Uma das vertentes que argumenta nesse sentido, na qual a própria autora poderia ser
inserida, é a teoria política feminista. Para tal, “a inclusão de vozes previamente excluídas, e as
mudanças que isto implica nas instituições, tanto políticas como outras, permanece um tema
dominante” (p. 276). “Mais precisamente, ela reflete uma mudança na cultura e nas reivindicações
políticas” (p. 278). Nesse sentido, o debate sobre a inclusão (presença), coloca em pauta a dimensão
da igualdade política, tema clássico na teoria democrática e que avança desde a universalização do
sufrágio (p. 278). A autora menciona as diversas tradições que ofereceram respostas ao problema da
igualdade política: (1) o marxismo (democracia radical); (2) a social-democracia; e (3) o princípio
da diferença de John Rawls. Abrange desde a tradição da democracia liberal aos teóricos marxistas.
Para Phillips, essas tradições tendem “a convergir em uma análise amplamente materialista dos
problemas da igualdade política, vendo o acesso político igual como algo que depende de
transformações mais fundamentais nas condições sociais, econômicas e, às vezes, educacionais” (p.
279). Inversamente, a política de presença “igual ou proporcional reverte isto, focalizando, ao invés,
os mecanismos institucionais que podem propiciar uma mudança mais imediata” (p. 279). Assim, a
dimensão da presença “sugere que o espectro de idéias e preferências políticas é constrangido de
forma significativa pelas características das pessoas que as adotam” (p. 279).
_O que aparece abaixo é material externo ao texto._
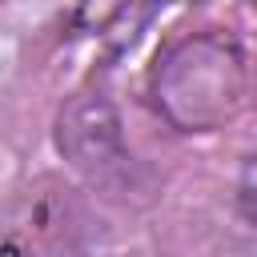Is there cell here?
<instances>
[{
	"mask_svg": "<svg viewBox=\"0 0 257 257\" xmlns=\"http://www.w3.org/2000/svg\"><path fill=\"white\" fill-rule=\"evenodd\" d=\"M249 92V68L233 36L189 32L173 40L153 68V104L177 133L225 128Z\"/></svg>",
	"mask_w": 257,
	"mask_h": 257,
	"instance_id": "1",
	"label": "cell"
},
{
	"mask_svg": "<svg viewBox=\"0 0 257 257\" xmlns=\"http://www.w3.org/2000/svg\"><path fill=\"white\" fill-rule=\"evenodd\" d=\"M56 149L80 173H104L124 161L120 116L104 92H76L60 104L56 116Z\"/></svg>",
	"mask_w": 257,
	"mask_h": 257,
	"instance_id": "2",
	"label": "cell"
}]
</instances>
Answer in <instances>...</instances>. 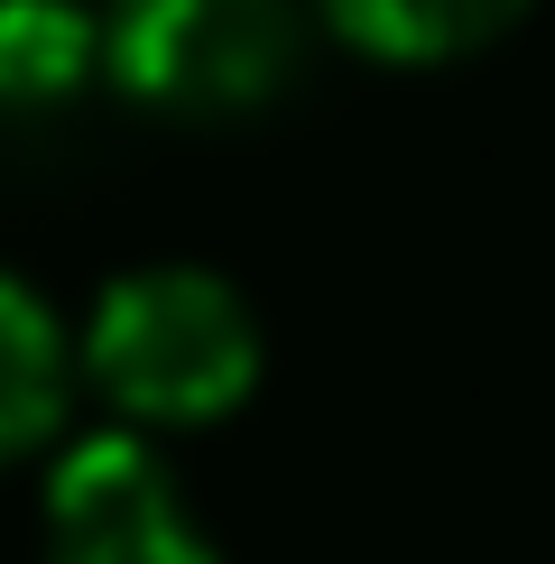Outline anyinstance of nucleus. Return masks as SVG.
Segmentation results:
<instances>
[{"label":"nucleus","mask_w":555,"mask_h":564,"mask_svg":"<svg viewBox=\"0 0 555 564\" xmlns=\"http://www.w3.org/2000/svg\"><path fill=\"white\" fill-rule=\"evenodd\" d=\"M342 37L380 65H454L527 19V0H324Z\"/></svg>","instance_id":"obj_5"},{"label":"nucleus","mask_w":555,"mask_h":564,"mask_svg":"<svg viewBox=\"0 0 555 564\" xmlns=\"http://www.w3.org/2000/svg\"><path fill=\"white\" fill-rule=\"evenodd\" d=\"M296 29L287 0H111L102 10V75L149 111H250L287 84Z\"/></svg>","instance_id":"obj_2"},{"label":"nucleus","mask_w":555,"mask_h":564,"mask_svg":"<svg viewBox=\"0 0 555 564\" xmlns=\"http://www.w3.org/2000/svg\"><path fill=\"white\" fill-rule=\"evenodd\" d=\"M46 564H214V536L139 435H84L46 473Z\"/></svg>","instance_id":"obj_3"},{"label":"nucleus","mask_w":555,"mask_h":564,"mask_svg":"<svg viewBox=\"0 0 555 564\" xmlns=\"http://www.w3.org/2000/svg\"><path fill=\"white\" fill-rule=\"evenodd\" d=\"M102 75V10L84 0H0V102L46 111Z\"/></svg>","instance_id":"obj_6"},{"label":"nucleus","mask_w":555,"mask_h":564,"mask_svg":"<svg viewBox=\"0 0 555 564\" xmlns=\"http://www.w3.org/2000/svg\"><path fill=\"white\" fill-rule=\"evenodd\" d=\"M84 370L130 426H214L260 389V324L214 269H130L84 324Z\"/></svg>","instance_id":"obj_1"},{"label":"nucleus","mask_w":555,"mask_h":564,"mask_svg":"<svg viewBox=\"0 0 555 564\" xmlns=\"http://www.w3.org/2000/svg\"><path fill=\"white\" fill-rule=\"evenodd\" d=\"M65 389H75L65 324L46 315V296L29 278L0 269V463L37 454V444L65 426Z\"/></svg>","instance_id":"obj_4"}]
</instances>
Nas seções III e IV Phillips discute três abordagens da teoria política normativa, segundo
seus termos, para posteriormente formular sua posição: (1) democracia consociada, onde a questão
da presença envolve articulação em partidos políticos; (2) a teoria da justiça, de John Rawls, que
formula um liberalismo igualitário a partir de princípios de imparcialidade; (3) Iris Young, a “a
principal exceção à direção dominante na teoria política normativa, na qual os problemas associados
à diferença de grupo têm sido concebidos inicialmente em termos de princípios justos e imparciais,
que deveriam regular as relações entre os diferentes grupos” (p. 285). Embora divirja de pontos das
três teorias, sua posição considera sua importância e sua relevância para os debates sobre a presença
e a igualdade na política. Nesse sentido, não se trata apenas de discutir uma questão descritiva da
presença, mas também normativa na questão da justiça, bem como as implicações sobre uma
instabilidade política envolvida em avanços da política de presença.

Há, portanto, objeções à política de presença que são descritas pela autora. A primeira “é
que basear a política sobre diferenças de etnicidade, raça ou gênero favorece uma “balcanização” da
pólis, que mina a aliança ou a coesão sociais” (p. 287); “uma segunda objeção importante é que
fazer a representação depender, mesmo que parcialmente, das características pessoais ou de grupo
parece minar a bases da responsabilização e prestação de contas (accountability) política” (p. 287-
288); “uma terceira objeção parte daqueles que têm inquirido o auto-interesse sórdido de uma
política que apenas agrega votos e busca uma democracia mais deliberativa, que possa gerar
interesses genuinamente comuns” (p. 288), esquecendo-se dos modelos de democracia
comunicativa e deliberativa. Para a autora, contudo, a representação como presença não contradiz
elementos de deliberação e participação. Considerando esse amplo debate bibliográfico, Phillips
sintetiza sua posição e seu argumento na relação equilibrada entre ideias e presença:

(...) embora a política de idéias seja um veículo inadequado para tratar da exclusão políticas, há
pouco que se possa ganhar simplesmente pendendo para uma política de presença. Tomadas
isoladamente, as fraquezas de uma são tão dramáticas quanto as falhas da outra. A maior parte dos
problemas, de fato, surge quando as duas são colocadas como opostos mutuamente excludentes:
quando idéias são tratadas como totalmente separadas das pessoas que as conduzem; ou quando a
atenção é centrada nas pessoas, sem que se considerem suas políticas e idéias. É na relação entre
idéias e presença que nós podemos depositar nossas melhores esperanças de encontrar um
sistema justo de representação, não numa oposição falsa entre uma e outra (p. 289, grifo nosso).